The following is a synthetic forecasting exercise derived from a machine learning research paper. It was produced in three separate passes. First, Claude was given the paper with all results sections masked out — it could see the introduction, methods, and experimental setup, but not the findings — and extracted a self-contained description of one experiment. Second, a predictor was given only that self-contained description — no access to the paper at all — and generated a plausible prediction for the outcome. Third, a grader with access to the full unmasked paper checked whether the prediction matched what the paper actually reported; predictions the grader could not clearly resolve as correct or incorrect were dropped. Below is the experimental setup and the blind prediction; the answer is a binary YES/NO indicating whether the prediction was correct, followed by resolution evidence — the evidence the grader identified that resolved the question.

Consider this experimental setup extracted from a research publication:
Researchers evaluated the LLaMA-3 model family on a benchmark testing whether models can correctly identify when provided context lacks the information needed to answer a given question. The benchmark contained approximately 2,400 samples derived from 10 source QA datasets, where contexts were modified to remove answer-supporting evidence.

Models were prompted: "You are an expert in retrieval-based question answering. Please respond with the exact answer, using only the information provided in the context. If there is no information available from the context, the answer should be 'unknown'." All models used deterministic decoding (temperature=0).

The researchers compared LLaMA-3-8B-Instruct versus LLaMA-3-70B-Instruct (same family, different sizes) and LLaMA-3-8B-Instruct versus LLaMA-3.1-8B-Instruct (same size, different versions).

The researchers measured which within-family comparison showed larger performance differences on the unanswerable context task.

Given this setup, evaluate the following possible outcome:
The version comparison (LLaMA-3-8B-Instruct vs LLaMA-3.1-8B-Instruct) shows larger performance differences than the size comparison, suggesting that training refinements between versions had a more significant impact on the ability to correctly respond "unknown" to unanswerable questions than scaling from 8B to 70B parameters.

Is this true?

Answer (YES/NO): NO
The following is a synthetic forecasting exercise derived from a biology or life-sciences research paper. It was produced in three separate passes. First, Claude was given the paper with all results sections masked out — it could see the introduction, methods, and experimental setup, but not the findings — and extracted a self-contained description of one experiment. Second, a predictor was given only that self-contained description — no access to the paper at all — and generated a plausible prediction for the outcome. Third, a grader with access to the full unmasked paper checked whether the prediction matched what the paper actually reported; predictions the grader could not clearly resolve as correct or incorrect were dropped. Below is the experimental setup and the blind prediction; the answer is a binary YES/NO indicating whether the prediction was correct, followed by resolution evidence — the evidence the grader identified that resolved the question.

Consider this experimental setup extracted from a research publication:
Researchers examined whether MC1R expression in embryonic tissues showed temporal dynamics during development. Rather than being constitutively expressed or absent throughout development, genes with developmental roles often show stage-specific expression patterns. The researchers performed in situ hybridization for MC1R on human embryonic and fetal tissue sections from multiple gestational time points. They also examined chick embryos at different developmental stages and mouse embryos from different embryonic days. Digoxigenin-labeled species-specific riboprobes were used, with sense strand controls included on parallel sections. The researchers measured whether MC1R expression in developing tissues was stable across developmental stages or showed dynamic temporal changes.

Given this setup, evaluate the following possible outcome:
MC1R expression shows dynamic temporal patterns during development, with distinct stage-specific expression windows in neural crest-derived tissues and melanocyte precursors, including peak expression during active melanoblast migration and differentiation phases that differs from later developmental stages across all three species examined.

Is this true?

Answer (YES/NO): NO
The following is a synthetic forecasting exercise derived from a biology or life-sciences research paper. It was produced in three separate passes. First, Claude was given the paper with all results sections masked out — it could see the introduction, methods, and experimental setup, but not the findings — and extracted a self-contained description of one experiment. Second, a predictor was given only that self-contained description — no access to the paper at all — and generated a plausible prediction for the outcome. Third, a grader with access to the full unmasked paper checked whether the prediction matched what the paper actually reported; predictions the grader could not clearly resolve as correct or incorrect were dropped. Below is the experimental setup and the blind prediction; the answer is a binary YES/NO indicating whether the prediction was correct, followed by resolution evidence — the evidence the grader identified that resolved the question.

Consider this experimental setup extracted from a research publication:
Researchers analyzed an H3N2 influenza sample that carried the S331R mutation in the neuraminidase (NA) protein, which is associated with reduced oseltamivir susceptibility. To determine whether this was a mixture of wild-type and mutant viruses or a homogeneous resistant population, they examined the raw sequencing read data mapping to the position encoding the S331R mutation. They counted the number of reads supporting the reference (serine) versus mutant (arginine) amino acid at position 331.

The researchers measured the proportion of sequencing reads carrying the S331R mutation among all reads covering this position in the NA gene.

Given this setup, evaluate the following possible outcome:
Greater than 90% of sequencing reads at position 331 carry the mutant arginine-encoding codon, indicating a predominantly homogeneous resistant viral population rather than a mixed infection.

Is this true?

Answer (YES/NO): YES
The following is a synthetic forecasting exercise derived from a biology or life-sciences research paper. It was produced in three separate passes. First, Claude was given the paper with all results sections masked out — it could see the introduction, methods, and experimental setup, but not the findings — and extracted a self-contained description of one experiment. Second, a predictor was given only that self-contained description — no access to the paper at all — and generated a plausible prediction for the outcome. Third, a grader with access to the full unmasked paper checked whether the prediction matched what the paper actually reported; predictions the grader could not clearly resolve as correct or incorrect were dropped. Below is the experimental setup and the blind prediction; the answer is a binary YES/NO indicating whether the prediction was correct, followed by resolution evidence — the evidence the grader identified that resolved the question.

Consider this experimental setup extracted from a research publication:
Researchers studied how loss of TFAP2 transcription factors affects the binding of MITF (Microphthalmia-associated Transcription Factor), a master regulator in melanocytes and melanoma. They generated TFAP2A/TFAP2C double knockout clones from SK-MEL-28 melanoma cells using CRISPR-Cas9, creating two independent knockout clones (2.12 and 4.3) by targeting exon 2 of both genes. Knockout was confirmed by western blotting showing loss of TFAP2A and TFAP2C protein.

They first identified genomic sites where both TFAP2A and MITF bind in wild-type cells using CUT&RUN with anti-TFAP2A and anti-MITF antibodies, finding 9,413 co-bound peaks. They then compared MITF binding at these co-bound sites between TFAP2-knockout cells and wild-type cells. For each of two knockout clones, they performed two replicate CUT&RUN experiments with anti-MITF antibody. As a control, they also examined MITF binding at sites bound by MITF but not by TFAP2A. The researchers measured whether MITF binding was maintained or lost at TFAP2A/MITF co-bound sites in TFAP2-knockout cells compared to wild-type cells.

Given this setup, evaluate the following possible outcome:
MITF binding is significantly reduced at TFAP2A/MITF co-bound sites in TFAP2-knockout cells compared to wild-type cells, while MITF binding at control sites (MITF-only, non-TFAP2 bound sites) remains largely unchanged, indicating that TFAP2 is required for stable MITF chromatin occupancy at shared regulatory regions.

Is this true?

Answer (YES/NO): YES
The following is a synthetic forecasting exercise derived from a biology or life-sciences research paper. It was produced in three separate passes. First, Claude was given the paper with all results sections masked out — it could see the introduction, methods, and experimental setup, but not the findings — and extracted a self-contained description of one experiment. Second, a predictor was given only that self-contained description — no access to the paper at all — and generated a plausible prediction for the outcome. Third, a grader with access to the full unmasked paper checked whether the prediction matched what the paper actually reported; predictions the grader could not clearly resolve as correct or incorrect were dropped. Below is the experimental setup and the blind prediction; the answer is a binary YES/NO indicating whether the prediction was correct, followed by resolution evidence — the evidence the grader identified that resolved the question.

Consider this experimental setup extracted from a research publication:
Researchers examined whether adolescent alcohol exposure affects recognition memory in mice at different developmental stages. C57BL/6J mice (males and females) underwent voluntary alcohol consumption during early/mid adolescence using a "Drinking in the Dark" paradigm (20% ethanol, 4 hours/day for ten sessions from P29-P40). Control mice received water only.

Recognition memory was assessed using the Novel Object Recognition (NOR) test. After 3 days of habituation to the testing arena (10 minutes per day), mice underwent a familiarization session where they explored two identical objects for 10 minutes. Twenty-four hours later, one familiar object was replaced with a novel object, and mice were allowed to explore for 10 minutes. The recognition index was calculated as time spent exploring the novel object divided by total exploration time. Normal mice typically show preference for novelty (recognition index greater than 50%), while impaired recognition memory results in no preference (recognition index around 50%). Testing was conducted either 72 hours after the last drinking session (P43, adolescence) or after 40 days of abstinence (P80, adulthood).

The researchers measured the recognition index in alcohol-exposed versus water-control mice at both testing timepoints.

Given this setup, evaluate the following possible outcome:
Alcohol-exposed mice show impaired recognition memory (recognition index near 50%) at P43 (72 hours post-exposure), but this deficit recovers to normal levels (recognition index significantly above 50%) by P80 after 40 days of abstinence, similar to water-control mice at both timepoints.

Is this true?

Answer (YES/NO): NO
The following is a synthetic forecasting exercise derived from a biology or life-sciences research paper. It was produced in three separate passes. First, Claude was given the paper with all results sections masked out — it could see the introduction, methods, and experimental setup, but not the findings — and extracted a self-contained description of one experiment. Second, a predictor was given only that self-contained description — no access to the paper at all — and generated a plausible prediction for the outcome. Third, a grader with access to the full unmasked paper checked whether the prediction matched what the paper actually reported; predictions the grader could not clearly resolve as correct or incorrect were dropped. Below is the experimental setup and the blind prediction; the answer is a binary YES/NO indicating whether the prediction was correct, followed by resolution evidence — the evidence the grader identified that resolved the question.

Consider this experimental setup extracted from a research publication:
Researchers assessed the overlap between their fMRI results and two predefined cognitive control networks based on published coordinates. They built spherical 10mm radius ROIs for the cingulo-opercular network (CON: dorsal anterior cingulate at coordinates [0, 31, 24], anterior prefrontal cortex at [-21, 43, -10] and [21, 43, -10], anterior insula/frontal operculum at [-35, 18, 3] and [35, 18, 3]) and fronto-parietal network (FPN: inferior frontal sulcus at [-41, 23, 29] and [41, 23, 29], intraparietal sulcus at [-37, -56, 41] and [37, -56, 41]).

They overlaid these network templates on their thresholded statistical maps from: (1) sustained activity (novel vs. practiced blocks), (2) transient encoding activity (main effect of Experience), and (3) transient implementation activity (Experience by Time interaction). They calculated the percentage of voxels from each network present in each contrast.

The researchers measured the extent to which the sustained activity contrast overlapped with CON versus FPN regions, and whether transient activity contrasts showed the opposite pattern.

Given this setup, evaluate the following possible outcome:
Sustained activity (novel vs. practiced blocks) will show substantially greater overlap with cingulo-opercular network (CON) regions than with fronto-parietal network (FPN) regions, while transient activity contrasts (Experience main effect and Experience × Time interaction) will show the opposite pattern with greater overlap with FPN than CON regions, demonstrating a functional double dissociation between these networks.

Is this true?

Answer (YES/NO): NO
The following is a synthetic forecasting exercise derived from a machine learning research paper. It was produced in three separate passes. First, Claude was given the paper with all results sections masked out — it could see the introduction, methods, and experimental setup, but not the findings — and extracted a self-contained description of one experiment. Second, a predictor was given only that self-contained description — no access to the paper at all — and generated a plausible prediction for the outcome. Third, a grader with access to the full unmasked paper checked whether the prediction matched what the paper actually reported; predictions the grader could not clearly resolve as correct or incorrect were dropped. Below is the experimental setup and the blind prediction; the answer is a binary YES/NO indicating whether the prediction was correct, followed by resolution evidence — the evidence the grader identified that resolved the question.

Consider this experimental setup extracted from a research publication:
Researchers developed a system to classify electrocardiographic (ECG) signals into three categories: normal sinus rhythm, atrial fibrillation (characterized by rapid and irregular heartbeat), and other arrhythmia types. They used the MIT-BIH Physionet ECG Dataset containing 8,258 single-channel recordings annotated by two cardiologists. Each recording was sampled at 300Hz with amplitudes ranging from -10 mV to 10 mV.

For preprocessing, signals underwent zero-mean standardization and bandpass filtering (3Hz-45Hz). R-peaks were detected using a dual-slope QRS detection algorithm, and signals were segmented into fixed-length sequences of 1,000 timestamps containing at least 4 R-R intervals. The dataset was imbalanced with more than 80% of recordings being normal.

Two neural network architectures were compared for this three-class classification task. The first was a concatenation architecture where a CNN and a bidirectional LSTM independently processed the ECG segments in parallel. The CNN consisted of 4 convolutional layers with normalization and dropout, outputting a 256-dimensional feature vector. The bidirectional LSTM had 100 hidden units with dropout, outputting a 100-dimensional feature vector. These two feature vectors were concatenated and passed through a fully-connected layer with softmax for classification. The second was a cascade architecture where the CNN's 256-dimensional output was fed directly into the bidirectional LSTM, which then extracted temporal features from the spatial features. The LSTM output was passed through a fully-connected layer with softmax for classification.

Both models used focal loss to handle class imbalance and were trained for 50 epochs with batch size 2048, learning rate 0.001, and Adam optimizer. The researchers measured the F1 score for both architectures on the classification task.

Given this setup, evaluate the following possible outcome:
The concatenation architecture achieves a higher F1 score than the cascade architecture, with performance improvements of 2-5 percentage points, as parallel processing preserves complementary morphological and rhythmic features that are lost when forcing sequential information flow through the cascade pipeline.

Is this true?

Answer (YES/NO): NO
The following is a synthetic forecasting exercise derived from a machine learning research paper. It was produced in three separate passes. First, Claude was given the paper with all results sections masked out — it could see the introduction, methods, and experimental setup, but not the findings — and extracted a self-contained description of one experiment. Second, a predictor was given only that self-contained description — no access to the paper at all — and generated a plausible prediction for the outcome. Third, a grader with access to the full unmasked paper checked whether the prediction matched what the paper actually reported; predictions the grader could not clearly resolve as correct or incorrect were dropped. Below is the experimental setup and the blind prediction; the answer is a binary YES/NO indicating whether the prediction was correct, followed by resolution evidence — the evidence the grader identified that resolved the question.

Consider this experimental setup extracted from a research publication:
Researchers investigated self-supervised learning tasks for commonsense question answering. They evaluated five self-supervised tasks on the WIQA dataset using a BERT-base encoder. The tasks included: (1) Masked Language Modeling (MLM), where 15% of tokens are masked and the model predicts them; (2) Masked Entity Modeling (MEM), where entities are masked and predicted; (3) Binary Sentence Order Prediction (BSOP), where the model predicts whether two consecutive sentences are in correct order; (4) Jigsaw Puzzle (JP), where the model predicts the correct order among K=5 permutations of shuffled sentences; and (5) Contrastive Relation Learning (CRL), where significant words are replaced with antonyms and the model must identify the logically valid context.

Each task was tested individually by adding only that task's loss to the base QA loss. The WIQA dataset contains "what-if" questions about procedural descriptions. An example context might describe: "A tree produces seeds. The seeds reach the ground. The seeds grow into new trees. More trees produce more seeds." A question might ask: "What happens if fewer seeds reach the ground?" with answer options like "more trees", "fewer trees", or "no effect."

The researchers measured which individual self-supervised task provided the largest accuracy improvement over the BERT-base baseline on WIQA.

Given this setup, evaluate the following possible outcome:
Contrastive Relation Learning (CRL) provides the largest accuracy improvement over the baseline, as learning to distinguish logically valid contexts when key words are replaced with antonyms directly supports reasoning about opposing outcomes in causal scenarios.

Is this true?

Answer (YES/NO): YES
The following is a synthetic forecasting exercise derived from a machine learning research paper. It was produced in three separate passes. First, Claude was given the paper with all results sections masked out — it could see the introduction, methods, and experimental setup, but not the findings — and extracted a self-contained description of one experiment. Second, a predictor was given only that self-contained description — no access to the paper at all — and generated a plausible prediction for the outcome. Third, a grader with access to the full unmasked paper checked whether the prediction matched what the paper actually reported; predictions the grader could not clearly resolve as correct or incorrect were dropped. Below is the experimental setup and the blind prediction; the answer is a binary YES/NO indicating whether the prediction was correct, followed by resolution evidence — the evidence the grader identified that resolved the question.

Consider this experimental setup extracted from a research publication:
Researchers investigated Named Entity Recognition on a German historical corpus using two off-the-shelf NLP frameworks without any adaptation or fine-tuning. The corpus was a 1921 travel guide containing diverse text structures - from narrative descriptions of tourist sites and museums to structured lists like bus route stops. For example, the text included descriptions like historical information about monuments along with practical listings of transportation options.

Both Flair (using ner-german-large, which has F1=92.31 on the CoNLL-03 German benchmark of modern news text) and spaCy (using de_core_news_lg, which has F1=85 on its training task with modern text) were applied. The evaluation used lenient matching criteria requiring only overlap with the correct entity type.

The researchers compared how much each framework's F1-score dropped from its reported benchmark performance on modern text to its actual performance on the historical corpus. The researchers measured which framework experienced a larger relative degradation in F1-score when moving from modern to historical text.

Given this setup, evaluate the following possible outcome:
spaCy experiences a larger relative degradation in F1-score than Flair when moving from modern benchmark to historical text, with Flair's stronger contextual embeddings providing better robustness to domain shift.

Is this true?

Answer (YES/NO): YES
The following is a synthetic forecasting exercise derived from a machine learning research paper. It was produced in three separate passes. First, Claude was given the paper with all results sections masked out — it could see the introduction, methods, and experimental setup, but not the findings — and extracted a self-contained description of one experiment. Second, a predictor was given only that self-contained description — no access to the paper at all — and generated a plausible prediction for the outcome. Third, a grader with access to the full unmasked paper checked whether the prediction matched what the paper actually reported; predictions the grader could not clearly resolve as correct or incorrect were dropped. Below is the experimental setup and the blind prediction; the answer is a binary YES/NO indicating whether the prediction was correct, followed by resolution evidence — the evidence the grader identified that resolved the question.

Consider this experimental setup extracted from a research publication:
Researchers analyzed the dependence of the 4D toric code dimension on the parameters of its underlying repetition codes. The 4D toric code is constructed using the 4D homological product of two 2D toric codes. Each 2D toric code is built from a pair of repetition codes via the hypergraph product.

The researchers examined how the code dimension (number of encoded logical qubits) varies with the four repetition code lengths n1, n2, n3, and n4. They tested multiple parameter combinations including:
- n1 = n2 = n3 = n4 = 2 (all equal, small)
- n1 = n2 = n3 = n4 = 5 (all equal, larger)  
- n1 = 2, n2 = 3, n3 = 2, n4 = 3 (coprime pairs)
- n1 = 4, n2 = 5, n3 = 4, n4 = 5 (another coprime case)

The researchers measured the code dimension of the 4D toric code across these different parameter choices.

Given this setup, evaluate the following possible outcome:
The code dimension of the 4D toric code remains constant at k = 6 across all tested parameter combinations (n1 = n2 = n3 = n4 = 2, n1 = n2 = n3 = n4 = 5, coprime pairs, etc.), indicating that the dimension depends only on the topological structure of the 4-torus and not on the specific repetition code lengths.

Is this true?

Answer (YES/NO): YES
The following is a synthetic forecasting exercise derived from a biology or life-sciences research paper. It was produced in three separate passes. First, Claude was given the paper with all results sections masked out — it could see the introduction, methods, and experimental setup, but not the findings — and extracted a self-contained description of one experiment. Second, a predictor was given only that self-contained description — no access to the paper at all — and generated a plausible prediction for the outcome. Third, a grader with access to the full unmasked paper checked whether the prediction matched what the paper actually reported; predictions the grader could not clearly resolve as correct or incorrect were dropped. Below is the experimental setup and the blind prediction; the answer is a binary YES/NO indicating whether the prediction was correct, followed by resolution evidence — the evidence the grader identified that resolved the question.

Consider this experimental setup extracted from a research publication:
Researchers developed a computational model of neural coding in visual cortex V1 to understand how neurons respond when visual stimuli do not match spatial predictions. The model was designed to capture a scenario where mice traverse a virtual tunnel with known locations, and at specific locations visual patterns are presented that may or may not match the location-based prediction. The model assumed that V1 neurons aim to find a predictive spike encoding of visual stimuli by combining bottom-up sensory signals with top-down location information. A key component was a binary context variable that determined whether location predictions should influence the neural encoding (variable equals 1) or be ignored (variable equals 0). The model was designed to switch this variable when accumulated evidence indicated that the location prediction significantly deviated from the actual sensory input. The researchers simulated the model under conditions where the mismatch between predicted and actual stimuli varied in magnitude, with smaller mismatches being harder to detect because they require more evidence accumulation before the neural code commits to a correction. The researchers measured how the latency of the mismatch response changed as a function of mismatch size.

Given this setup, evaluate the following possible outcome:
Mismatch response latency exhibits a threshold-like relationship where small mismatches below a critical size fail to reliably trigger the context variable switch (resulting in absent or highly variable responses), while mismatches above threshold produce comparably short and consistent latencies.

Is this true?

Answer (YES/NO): NO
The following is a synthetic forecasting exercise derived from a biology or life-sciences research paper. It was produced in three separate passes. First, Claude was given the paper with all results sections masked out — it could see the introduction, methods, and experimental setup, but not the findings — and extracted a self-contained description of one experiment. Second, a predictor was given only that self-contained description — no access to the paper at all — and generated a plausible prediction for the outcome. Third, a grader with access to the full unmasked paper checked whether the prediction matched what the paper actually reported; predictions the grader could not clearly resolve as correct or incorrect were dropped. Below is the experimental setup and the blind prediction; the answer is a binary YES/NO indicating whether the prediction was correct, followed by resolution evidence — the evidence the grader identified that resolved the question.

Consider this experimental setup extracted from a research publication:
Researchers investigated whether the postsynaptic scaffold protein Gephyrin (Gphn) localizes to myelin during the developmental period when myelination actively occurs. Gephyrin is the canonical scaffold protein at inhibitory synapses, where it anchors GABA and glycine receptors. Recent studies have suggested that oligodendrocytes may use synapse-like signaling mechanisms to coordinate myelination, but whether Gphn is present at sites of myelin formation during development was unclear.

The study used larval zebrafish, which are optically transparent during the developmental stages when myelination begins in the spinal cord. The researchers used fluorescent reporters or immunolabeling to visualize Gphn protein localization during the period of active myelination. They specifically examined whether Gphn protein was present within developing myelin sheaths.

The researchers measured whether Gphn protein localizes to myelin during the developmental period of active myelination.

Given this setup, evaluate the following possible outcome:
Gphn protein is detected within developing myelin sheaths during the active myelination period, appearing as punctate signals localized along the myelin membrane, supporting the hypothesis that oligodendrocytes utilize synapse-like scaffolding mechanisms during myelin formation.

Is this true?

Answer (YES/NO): YES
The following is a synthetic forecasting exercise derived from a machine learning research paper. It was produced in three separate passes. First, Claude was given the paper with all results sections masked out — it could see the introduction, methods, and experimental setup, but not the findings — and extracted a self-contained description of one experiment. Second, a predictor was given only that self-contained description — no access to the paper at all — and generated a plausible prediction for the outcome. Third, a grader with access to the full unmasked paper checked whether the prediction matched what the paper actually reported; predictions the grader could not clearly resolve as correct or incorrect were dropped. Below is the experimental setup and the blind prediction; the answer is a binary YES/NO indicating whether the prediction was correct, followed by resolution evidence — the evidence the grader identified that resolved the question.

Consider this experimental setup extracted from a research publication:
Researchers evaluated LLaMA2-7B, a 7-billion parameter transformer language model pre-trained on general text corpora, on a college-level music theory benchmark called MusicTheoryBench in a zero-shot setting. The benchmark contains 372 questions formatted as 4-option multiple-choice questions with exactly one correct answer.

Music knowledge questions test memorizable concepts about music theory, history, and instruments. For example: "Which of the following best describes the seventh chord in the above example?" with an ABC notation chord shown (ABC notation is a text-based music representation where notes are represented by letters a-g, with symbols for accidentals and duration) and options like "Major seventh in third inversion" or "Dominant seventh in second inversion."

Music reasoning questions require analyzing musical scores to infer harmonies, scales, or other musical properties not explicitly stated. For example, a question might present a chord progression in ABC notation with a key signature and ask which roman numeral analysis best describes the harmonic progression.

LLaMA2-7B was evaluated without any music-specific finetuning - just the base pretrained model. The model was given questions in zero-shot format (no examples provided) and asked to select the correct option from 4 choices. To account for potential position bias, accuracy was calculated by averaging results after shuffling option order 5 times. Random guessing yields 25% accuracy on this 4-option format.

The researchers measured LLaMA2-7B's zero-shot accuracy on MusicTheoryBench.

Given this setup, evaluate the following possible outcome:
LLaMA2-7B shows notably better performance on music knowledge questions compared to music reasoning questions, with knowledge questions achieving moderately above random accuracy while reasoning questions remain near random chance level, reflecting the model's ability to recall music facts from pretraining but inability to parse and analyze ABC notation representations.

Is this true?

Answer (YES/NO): YES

+ + + + +

-- Task description --
Please copy out each line of the listing above that contains the string "without".

-- Solution to the problem --
Researchers investigated Named Entity Recognition on a German historical corpus using two off-the-shelf NLP frameworks without any adaptation or fine-tuning. The corpus was a 1921 travel guide containing diverse text structures - from narrative descriptions of tourist sites and museums to structured lists like bus route stops. For example, the text included descriptions like historical information about monuments along with practical listings of transportation options.
LLaMA2-7B was evaluated without any music-specific finetuning - just the base pretrained model. The model was given questions in zero-shot format (no examples provided) and asked to select the correct option from 4 choices. To account for potential position bias, accuracy was calculated by averaging results after shuffling option order 5 times. Random guessing yields 25% accuracy on this 4-option format.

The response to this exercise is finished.